→ Tâches à réaliser:
1/ Recopiez fidèlement le passage du texte sur la visite du camp de réfugiés, en commençant par « Il y a quelques » et en allant jusqu'à « ces personnes démunies. ».
2/ Prolongez le texte sur la visite du camp de réfugiés au Liban à partir de sa dernière phrase.

→ Texte à lire:
+ + + + + + +
• Le droit d'aimer

    Il y a quelques jours, j’ai accompagné un ami dans un camp de réfugiés au nord du Liban. Il y connaissait un volontaire étranger qui vit là-bas sous une tente et qui partage entièrement les conditions de vie extrêmement précaires de ces personnes démunies.

    Jamais je ne me serais attendu à un tel accueil. Les deux familles que nous avons visitées avec ce volontaire nous ont reçus comme si nous étions leurs plus proches parents. Nous avons passé avec eux quelques heures inoubliables. Je ne sais d’ailleurs pas comment, dans la pauvreté qui est la leur, ils ont réussi à nous préparer un repas somptueux où rien ne manquait. Mais ce qui était le plus touchant, à faire venir les larmes aux yeux, c’était la qualité profonde de notre partage. Des gens qui avaient presque tout perdu, même des êtres chers, et qui nous parlaient pourtant avec une grande dignité, sans presque se plaindre, sans même montrer de haine pour ceux qui avaient été la cause de tous leurs malheurs. Des gens qui, malgré tout, conservaient encore de l’espoir dans le cœur, et qui, au moins entre eux, avaient une relation merveilleuse, pleine d’attentions délicates : peut-être au fond le seul trésor qui leur restait.
+ + + + + + +
→ Extrait des données:
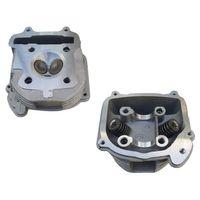 RKS Rks Newlight 125 Silindir Kapağı Siboplu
+ + + + + + +
→ Réponses par tâche:
1/
Il y a quelques jours, j’ai accompagné un ami dans un camp de réfugiés au nord du Liban. Il y connaissait un volontaire étranger qui vit là-bas sous une tente et qui partage entièrement les conditions de vie extrêmement précaires de ces personnes démunies.

2/
    Sur le chemin du retour, je ne sais au fond pas pourquoi, j’ai tenu à dire à mon ami que cette visite avait été très belle, mais que nous avions tout de même pris des risques à venir dans cette zone connue pour être particulièrement sensible. Et là, mon ami a mal réagi, je l’ai vu devenir tout à coup tout triste. J’ai compris que j’avais tout gâché. Comme s’il ne savait pas lui-même que cette zone était dangereuse. Et alors ? Quelle disproportion entre ce risque minime que nous avions pris et la joie que nous avions donnée à ces frères et sœurs dans la détresse, qui ne voulaient plus nous laisser partir et qui nous embrassaient à la fin comme des membres de leur propre famille, alors que le matin même nous ne nous étions jamais rencontrés.

    Cela a été pour moi une leçon de vie que je n’arrête plus de méditer chaque jour. J’ai compris que j’avais en quelque sorte coupé les ailes de mon ami. Lui qui voulait de tout son cœur donner un peu de sa vie à ces gens-là, je voulais l’en empêcher. Et, depuis lors, je me suis mis à revoir tous les épisodes de ma vie ou des amis proches bien intentionnés, ou des parents, avaient tout fait eux aussi pour m’empêcher d’aimer, soi-disant pour me protéger.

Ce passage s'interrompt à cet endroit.